News
This Guy Would Be A Terrible VP For Trump
Donald Trump has a lot options when it comes to running mates, and one of them just confirmed that he is open to the job. In an interview with the Daily Caller, Alabama Sen. Pete Sessions said that he “would consider” being the number two on Trump’s ticket if he “could help [Trump] in some way.” But this is an awful idea, because if Sessions is Trump’s vice presidential pick, it will be extremely difficult for the GOP to expand its support to the demographics it needs to reach in November.
“If I could help him in some way — and he were to ask me — I would consider it like any other citizen should,” Sessions said. “Can I help? Can I help the country do better if I accepted or not?”

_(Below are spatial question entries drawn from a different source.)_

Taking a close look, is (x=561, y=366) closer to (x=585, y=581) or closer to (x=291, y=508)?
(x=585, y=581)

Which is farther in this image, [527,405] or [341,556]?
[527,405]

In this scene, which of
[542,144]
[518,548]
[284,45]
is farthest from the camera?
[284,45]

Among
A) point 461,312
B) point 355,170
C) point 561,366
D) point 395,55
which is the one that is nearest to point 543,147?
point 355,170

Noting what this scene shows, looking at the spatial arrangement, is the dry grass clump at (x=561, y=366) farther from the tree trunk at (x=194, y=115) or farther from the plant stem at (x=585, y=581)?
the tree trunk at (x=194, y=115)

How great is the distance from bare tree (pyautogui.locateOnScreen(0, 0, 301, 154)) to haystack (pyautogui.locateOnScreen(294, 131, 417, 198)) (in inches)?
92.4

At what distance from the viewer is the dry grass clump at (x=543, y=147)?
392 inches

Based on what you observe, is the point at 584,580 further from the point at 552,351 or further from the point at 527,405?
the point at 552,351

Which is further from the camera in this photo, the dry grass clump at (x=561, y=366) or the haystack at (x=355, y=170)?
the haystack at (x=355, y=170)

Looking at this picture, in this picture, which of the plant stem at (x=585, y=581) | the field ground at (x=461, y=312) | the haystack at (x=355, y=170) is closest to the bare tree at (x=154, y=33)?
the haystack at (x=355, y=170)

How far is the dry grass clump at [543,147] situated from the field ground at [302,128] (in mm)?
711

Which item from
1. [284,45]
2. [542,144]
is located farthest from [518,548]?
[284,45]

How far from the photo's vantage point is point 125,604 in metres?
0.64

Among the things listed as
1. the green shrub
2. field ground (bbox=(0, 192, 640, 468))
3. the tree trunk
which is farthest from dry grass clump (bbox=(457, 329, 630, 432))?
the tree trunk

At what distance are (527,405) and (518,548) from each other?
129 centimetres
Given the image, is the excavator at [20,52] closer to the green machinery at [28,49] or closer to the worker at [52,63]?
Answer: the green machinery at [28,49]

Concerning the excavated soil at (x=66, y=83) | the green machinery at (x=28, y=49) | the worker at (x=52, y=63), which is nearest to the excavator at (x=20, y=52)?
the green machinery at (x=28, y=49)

It does make a degree of sense that Trump would pick Sessions. He’s a staunch conservative, which could reassure reluctant Republicans who see Trump as ideologically wishy-washy. He’s also a staunch anti-immigration hardliner, which is on-brand for Trump. In that sense, putting Sessions on the ticket could fix one of Trump’s weaknesses without contradicting or diminishing the main thrust of his candidacy.
But if the GOP truly wants to grow its support and make the party more appealing to non-white voters, nominating Sessions for vice president slot is an absolutely terrible decision.

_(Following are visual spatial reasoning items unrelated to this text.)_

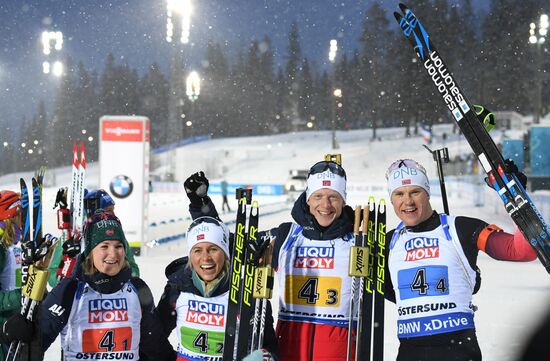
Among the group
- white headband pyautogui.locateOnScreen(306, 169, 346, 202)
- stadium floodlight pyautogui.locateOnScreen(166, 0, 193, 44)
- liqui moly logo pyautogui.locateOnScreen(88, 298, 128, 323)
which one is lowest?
liqui moly logo pyautogui.locateOnScreen(88, 298, 128, 323)

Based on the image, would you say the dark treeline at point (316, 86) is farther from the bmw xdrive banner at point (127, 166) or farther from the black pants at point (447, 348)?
the black pants at point (447, 348)

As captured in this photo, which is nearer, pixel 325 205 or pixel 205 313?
pixel 205 313

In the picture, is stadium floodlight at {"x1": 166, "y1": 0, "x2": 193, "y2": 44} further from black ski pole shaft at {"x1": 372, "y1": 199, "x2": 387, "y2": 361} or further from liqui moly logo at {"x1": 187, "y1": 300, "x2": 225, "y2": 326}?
liqui moly logo at {"x1": 187, "y1": 300, "x2": 225, "y2": 326}

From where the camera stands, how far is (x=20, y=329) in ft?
10.8

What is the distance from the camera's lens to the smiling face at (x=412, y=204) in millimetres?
3518

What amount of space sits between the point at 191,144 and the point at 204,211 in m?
64.0

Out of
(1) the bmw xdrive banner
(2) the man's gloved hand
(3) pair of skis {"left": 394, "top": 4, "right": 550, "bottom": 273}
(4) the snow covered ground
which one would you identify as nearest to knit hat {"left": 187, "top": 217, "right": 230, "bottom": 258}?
(2) the man's gloved hand

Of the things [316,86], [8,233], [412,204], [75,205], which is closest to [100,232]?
[8,233]

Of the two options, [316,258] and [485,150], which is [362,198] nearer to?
[316,258]

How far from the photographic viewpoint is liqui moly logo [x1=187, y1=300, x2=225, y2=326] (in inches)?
136

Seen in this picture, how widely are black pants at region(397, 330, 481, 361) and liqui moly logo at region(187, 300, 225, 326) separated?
985 millimetres

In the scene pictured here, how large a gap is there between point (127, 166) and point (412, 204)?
1045cm

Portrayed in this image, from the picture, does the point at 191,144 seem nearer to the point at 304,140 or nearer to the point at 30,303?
the point at 304,140

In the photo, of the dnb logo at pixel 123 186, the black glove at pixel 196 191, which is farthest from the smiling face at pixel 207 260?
the dnb logo at pixel 123 186
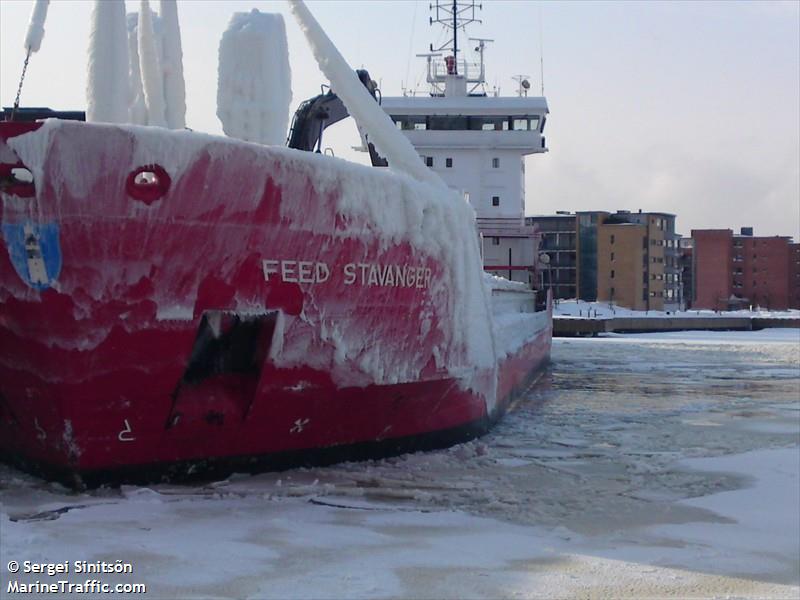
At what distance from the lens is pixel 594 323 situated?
1253 inches

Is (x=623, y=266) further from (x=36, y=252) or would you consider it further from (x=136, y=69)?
(x=36, y=252)

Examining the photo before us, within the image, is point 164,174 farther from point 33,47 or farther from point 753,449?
point 753,449

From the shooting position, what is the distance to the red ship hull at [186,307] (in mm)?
5258

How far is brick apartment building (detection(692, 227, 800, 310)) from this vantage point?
70.6 m

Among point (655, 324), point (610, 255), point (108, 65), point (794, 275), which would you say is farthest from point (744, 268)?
point (108, 65)

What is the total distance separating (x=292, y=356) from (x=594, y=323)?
26.8 meters

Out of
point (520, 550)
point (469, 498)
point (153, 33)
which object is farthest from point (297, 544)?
point (153, 33)

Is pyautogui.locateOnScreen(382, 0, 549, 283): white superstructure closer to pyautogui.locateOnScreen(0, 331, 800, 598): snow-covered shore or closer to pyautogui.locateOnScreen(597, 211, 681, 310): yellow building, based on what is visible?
pyautogui.locateOnScreen(0, 331, 800, 598): snow-covered shore

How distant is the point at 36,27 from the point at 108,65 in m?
0.52

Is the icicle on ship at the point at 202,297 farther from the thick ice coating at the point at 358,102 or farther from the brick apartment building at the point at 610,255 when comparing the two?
the brick apartment building at the point at 610,255

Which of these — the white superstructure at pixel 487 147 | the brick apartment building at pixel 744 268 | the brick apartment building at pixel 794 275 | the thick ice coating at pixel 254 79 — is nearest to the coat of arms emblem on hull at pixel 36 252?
the thick ice coating at pixel 254 79

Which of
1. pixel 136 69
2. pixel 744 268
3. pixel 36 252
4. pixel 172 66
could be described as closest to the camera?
pixel 36 252

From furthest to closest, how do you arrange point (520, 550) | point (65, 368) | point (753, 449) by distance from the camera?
1. point (753, 449)
2. point (65, 368)
3. point (520, 550)

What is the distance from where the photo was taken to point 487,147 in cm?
2045
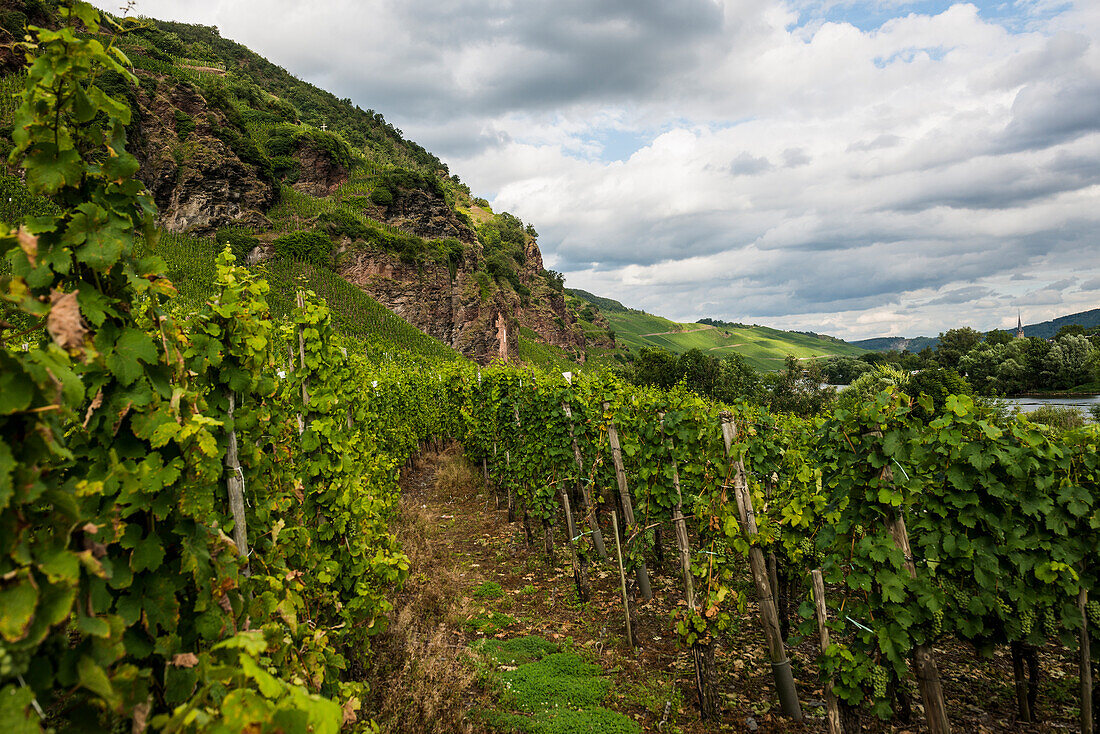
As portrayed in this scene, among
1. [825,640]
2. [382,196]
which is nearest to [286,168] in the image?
[382,196]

After losing the 2012 election, the Republican Party concluded in its official autopsy report that the party “must embrace and champion comprehensive immigration reform." Otherwise, it concluded, the GOP's “appeal will continue to shrink to its core constituencies only.” The party also also recognized, more broadly, that “if we want ethnic minority voters to support Republicans, we have to engage them, and show them our sincerity.” The senator from Alabama is not the man for either task.
Sessions made a name for himself prosecuting civil rights leaders in the 1960s. A black attorney who used to work for him said that Sessions called him “boy,” and warned him to “be careful what you say to white folks.” Reportedly, he once referred to a white civil rights leader as “a disgrace to his race” for fighting to expand voting rights to black Americans, and said that the Ku Klux Klan was “OK” — except for the fact that some of them were “pot-smokers.” Oh, and he vehemently opposes comprehensive immigration reform.

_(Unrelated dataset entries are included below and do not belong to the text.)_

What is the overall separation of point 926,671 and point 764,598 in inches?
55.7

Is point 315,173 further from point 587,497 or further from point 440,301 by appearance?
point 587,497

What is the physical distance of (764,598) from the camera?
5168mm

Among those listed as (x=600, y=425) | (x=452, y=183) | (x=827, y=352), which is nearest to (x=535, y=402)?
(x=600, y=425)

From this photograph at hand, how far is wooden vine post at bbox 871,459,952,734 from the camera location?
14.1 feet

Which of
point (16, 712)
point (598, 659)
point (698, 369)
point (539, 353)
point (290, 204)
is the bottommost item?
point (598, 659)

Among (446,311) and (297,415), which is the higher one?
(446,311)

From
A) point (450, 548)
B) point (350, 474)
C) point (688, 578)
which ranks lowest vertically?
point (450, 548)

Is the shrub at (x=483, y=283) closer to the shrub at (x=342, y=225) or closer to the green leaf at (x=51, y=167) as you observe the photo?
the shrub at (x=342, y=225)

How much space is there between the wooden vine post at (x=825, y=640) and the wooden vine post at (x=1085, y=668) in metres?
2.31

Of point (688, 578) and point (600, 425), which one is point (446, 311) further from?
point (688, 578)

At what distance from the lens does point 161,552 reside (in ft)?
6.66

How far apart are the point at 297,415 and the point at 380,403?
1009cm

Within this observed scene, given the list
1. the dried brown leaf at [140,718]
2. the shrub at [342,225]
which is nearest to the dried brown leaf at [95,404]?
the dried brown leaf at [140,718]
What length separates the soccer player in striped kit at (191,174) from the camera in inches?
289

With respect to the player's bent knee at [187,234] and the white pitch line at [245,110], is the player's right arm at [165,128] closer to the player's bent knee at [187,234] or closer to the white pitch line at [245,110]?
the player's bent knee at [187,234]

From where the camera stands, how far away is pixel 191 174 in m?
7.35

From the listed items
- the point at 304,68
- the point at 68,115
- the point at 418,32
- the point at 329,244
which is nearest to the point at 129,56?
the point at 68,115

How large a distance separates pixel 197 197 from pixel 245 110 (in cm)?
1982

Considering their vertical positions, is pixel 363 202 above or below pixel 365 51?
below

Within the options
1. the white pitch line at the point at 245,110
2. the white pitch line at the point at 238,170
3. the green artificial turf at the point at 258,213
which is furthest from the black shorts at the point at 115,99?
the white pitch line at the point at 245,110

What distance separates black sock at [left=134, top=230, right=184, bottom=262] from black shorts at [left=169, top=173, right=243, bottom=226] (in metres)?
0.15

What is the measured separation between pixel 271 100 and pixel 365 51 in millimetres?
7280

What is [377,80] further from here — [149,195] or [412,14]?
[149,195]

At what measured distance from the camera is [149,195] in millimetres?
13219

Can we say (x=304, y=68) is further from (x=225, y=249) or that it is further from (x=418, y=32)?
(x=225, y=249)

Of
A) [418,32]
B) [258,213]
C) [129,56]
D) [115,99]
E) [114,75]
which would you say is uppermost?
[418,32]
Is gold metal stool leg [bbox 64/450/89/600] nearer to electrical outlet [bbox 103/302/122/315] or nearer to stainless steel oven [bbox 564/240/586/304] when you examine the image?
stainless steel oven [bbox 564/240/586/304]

Sessions denied making some of those racist comments. And to be sure, it’s not as if Trump himself hasn’t already alienated huge swaths of non-white voters with his own remarks about immigration and minorities. But putting Sessions on the ticket would only solidify the GOP’s terrible standing with non-white voters. The GOP is in a big demographic hole, and if Trump really wants to win this election, he needs to make that hole smaller, not bigger.